I know it is possible... I just haven't figured exactly how. I could probably make a jig, but if there's a solution out there, I'd hear it.

thanks.


Forgot to mention- these are hss
 
Quorn, Bonnelle or other small tool & cutter grinder will work.
 
If you have access to a surface grinder you can buy a low cost jig to grind the tips with or if you have a mill put a wheel in your mill arbor with the jig in a vice and be ginger with the grind.
Not perfect but if your cost for the mills is 0 what do you have to loose and you gain a education;)
Just my two cents worth which aint worth much:drool:
 
When I first started using a mill I destroyed a fair number of end mills including solid carbide. After I had accumulated a drawer full of dull ones I decided it was time to try my hand at sharpening them. I bought the sharpening fixture that everyone sells for around $40 only to find that it was designed to use on a surface grinder with a magnetic chuck. Not having such a machine I proceeded with Plan "B". Using a cobalt drill, I drilled holes so I could clamp the fixture to my mill table. Then I made clamps to fit in the holes. The first set of clamps were too narrow for the tee slots of my new mill so I am in the process of making new ones. I now am able, using a cupped grinding wheel, to resharpen all my inventory. I recently bought a diamond encrusted cup wheel for sharpening carbide.

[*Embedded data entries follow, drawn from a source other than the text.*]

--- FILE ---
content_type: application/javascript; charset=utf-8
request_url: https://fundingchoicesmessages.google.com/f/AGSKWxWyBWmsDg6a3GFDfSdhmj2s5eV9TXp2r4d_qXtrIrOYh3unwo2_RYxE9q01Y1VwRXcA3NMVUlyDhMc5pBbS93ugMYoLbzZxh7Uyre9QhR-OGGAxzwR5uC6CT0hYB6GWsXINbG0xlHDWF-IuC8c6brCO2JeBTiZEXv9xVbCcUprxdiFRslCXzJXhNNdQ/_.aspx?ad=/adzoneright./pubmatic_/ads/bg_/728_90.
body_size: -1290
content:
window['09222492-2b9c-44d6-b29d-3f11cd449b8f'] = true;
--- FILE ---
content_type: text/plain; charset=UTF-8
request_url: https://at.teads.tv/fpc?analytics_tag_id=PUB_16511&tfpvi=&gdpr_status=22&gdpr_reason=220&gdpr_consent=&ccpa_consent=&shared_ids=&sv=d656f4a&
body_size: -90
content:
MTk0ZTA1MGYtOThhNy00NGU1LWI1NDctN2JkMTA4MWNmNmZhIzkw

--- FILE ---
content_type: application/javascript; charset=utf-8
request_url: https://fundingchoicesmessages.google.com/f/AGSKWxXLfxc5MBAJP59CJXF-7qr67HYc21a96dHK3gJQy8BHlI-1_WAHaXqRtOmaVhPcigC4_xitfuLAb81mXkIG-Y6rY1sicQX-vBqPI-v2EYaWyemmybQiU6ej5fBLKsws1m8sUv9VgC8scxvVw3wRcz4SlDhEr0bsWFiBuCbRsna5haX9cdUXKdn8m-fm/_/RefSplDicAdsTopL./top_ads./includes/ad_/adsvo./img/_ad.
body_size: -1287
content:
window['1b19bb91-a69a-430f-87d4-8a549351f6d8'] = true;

Here is what my fixture it looks like.

100_2638.jpg

And what the hold downs look like. The small ones were too small.

100_2643.jpg

I centered holes along each flat and up 1/2" up from the bottom. With the fixture laying on its side with the locking screw to the right, locate the hole for the front flat, centered and half inch up. Once you do this use a square to carry your center line across to the other side to locate that hole. The reason for this is the 5 degree slope on the bottom of the larger flat shortens that side of the front flat. (That slope is what keeps you from just clamping the fixture in your mill vise.)

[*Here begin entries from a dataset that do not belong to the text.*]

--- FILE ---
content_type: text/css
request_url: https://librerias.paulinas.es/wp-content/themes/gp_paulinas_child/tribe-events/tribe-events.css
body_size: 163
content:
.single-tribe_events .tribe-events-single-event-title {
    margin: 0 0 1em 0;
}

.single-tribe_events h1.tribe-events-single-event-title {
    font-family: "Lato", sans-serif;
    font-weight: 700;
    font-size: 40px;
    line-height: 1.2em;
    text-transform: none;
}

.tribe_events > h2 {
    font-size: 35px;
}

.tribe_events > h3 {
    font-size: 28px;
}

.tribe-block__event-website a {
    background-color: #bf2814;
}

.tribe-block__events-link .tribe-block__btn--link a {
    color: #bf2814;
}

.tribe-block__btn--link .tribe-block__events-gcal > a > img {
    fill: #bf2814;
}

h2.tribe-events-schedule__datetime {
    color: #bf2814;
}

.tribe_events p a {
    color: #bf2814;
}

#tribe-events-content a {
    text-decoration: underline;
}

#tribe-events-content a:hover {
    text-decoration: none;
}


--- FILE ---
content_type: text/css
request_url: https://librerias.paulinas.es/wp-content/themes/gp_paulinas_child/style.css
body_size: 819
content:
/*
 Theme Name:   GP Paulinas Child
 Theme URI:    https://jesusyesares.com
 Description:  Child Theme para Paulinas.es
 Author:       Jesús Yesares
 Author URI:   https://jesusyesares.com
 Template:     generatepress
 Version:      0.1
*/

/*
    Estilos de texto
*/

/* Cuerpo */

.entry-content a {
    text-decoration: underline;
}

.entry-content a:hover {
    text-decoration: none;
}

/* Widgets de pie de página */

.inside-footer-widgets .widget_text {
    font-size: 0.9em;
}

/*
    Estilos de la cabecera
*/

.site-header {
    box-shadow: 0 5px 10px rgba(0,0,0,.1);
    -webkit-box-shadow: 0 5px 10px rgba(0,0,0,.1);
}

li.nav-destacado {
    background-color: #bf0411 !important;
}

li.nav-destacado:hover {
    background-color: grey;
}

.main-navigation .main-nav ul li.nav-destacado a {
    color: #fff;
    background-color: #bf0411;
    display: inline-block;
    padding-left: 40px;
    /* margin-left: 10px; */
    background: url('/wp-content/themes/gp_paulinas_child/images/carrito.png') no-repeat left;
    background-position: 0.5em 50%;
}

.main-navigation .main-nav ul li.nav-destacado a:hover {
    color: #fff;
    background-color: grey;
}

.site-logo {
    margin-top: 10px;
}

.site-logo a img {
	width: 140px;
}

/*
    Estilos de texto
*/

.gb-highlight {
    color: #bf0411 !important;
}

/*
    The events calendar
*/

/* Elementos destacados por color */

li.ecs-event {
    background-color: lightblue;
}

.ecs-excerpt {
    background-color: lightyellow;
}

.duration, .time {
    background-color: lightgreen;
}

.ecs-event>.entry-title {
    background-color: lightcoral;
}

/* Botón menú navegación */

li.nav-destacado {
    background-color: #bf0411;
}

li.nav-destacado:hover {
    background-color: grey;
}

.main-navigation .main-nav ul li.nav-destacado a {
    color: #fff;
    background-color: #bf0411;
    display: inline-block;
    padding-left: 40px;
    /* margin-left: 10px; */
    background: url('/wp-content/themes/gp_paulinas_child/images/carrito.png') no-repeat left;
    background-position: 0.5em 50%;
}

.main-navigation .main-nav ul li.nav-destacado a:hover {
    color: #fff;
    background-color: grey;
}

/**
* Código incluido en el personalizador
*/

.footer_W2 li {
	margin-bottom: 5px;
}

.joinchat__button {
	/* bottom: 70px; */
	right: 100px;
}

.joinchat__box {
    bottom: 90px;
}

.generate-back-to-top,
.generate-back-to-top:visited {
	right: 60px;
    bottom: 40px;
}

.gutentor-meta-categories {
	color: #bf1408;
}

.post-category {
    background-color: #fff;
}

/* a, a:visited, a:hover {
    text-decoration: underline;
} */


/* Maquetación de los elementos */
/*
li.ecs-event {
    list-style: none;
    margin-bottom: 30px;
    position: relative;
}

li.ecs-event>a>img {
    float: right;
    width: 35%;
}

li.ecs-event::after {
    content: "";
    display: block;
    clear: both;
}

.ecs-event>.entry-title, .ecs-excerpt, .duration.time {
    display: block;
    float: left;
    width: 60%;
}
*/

I made the hold downs in the four jaw chuck on the lathe so I could offset the pins. I did this so the rear of the clamp could rest on the mill table and not need any further clamping hardware, just a couple of bolts and tee nuts. BTW the unfinished ones pictured are 5/8 X 1" SS because it was what I had handy.

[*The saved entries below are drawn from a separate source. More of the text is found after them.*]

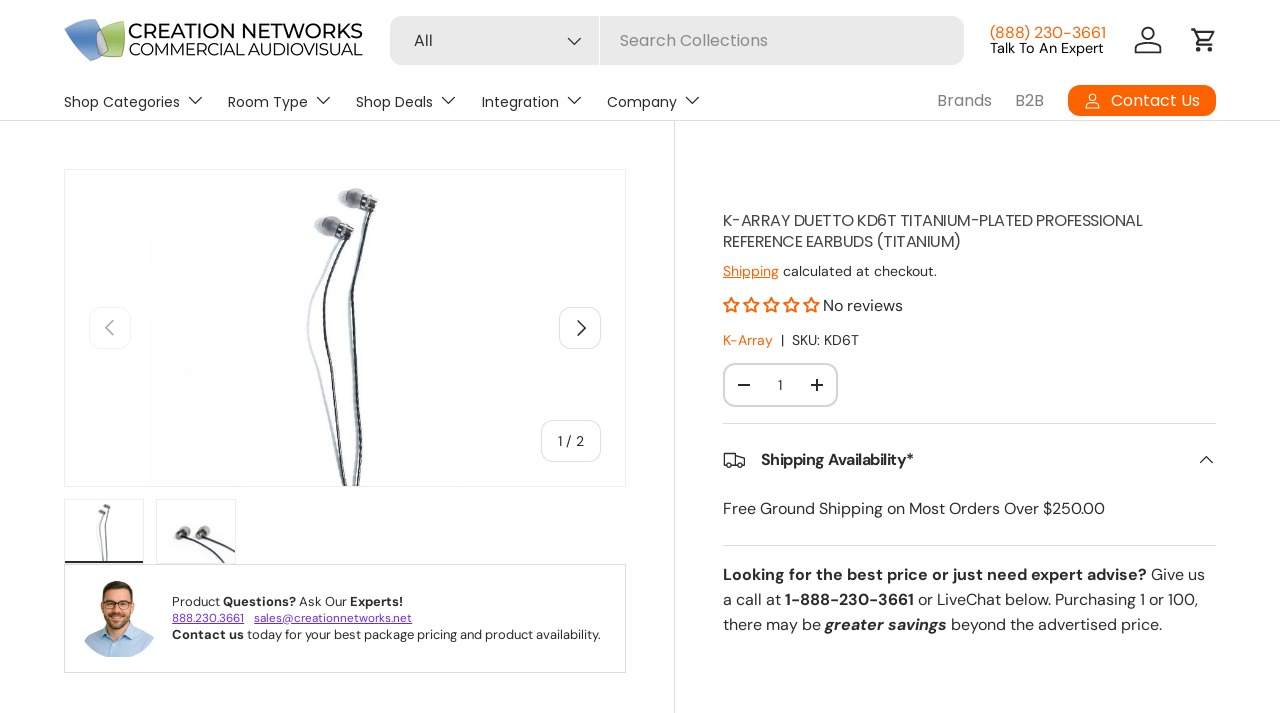

--- FILE ---
content_type: text/javascript
request_url: https://creationnetworks.net/cdn/shop/t/41/assets/sticky-atc-panel.aio.min.js?v=84997117762734112421756607277
body_size: -277
content:
/*
Generated time: August 31, 2025 02:27
This file was created by the app developer. Feel free to contact the original developer with any questions. It was minified (compressed) by AVADA. AVADA do NOT own this script.
*/
if(!customElements.get("sticky-atc-panel")){class a extends HTMLElement{constructor(){super(),this.productSection=this.closest(".cc-main-product"),this.productInfo=this.productSection.querySelector(".product-info"),this.productForm=this.productSection.querySelector("product-form"),"IntersectionObserver"in window&&"MutationObserver"in window&&this.bindEvents()}disconnectedCallback(){window.removeEventListener("scroll",a.handleScroll)}bindEvents(){var t=new IntersectionObserver(t=>{t.forEach(t=>{t.target!==this.productForm||theme.mediaMatches.md?t.target===this.productInfo&&theme.mediaMatches.md&&this.classList.toggle("sticky-atc-panel--out",t.isIntersecting):this.classList.toggle("sticky-atc-panel--out",0<t.boundingClientRect.bottom)})});this.productForm&&t.observe(this.productForm),this.productInfo&&t.observe(this.productInfo),window.addEventListener("scroll",a.handleScroll)}static handleScroll(){document.body.classList.toggle("scrolled-to-bottom",window.scrollY+window.innerHeight+100>document.body.scrollHeight)}}customElements.define("sticky-atc-panel",a)}

--- FILE ---
content_type: text/json
request_url: https://conf.config-security.com/model
body_size: 88
content:
{"title":"recommendation AI model (keras)","structure":"release_id=0x61:49:2c:2e:31:23:4a:2e:39:79:3b:2b:52:7f:41:31:49:7b:35:41:6a:49:3d:75:33:40:57:2b:28;keras;n7wjuwmss08ivdpc4y1kpd3harh0qifnkihwseqyilin0k9g4uyq2e5yt9txzev61g016p9k","weights":"../weights/61492c2e.h5","biases":"../biases/61492c2e.h5"}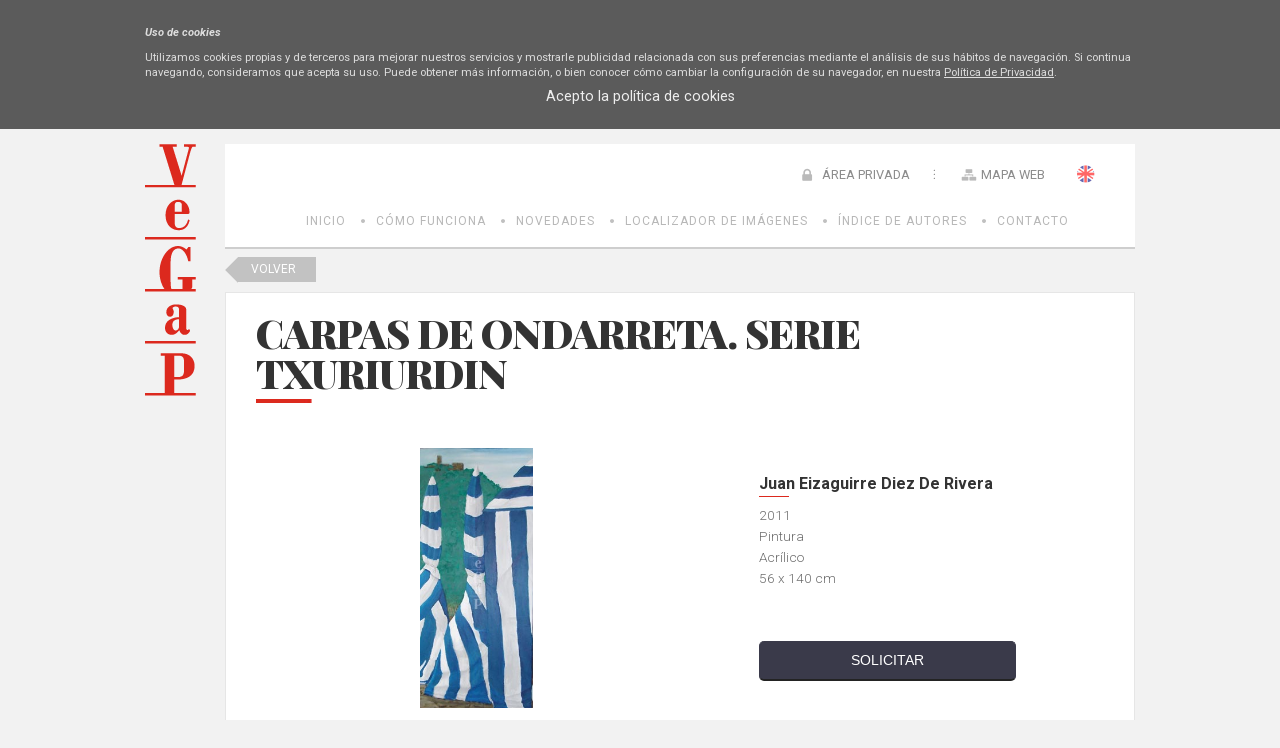

--- FILE ---
content_type: application/javascript
request_url: https://bi.vegap.es/Info/Javascript/facebook.js
body_size: 1058
content:
window.fbAsyncInit = function () {
    FB.init({
        appId: 1442995452660901,
        cookie: true,  // enable cookies to allow the server to access 
        // the session
        xfbml: true,  // parse social plugins on this page
        version: 'v2.1' // use version 2.1
    });
};

// Load the SDK asynchronously
(function (d, s, id) {
    var js, fjs = d.getElementsByTagName(s)[0];
    if (d.getElementById(id)) return;
    js = d.createElement(s); js.id = id;
    js.src = "//connect.facebook.net/en_US/sdk.js";
    fjs.parentNode.insertBefore(js, fjs);
}(document, 'script', 'facebook-jssdk'));



function getUserFacebookUser() {
    console.log('3. getUserFacebookUser()');
    FB.api('/me', function (response) {
        console.log('4. inicio.aspx/GetFacebookUser');
        $.ajax({
            type: "POST",
            url: "inicio.aspx/GetFacebookUser",
            data: '{email: "' + response.email + '", name: "' + response.name + '", id: "' + response.id + '"}',
            contentType: "application/json; charset=utf-8",
            dataType: "json",
            success: OnSuccess,
            failure: function (response) {
                //console.log('5. response');
                //alert(response.d);
            }
        });

    });
}

$(document).ready(function () {
    $(".btoLogin").click(function () {
        console.log('1. FB.login()');
        FB.login(function (response) {
            if (response.status === 'connected') {
                // Logged into your app and Facebook.
                console.log('2. Logged into your app and Facebook');
                getUserFacebookUser();
            } else if (response.status === 'not_authorized') {
                // The person is logged into Facebook, but not your app.
                console.log('1. FB.login()');
            } else {
                // The person is not logged into Facebook, so we're not sure if
                // they are logged into this app or not.
                console.log('1. FB.login()');
            }
        }, { scope: 'public_profile,email' });

    });
});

To use the fixture I start by clamping the small flat to the table using a machinist square to set it parallel with the "Y" axis. The flute you are grinding must parallel the "X" axis. After getting that set you should be able to slip the spanner underneath to snug up the collet. You will want to work on the flute to the right of the center and use the "Y" axis to move the tool under the grinding wheel. This is because of the 5 degree slope toward the center of the cutter. After you have ground all the flutes at this angle drop to the larger flat, square up, and grind the cutting edge. Being a two fingered typist I can grind a tool quicker than I can write about it!!!


Joe

100_2638.jpg

100_2638.jpg

100_2643.jpg

100_2643.jpg
 
I do hope you keep everything on your mill well covered when grinding. Too easy to turn your dovetail slides into laps. Maybe I'm paranoid,but I don't want to use diamonds anywhere around my lathe or mill. They are permanent if they get into moving parts.
 
Joe

Cool tool. And good description of how you do this. If you do have any pics of your setup in action, please post them.

George

Yes, your not the only one that gets paranoid with diamond wheels. You can never cover a machine up enough around those.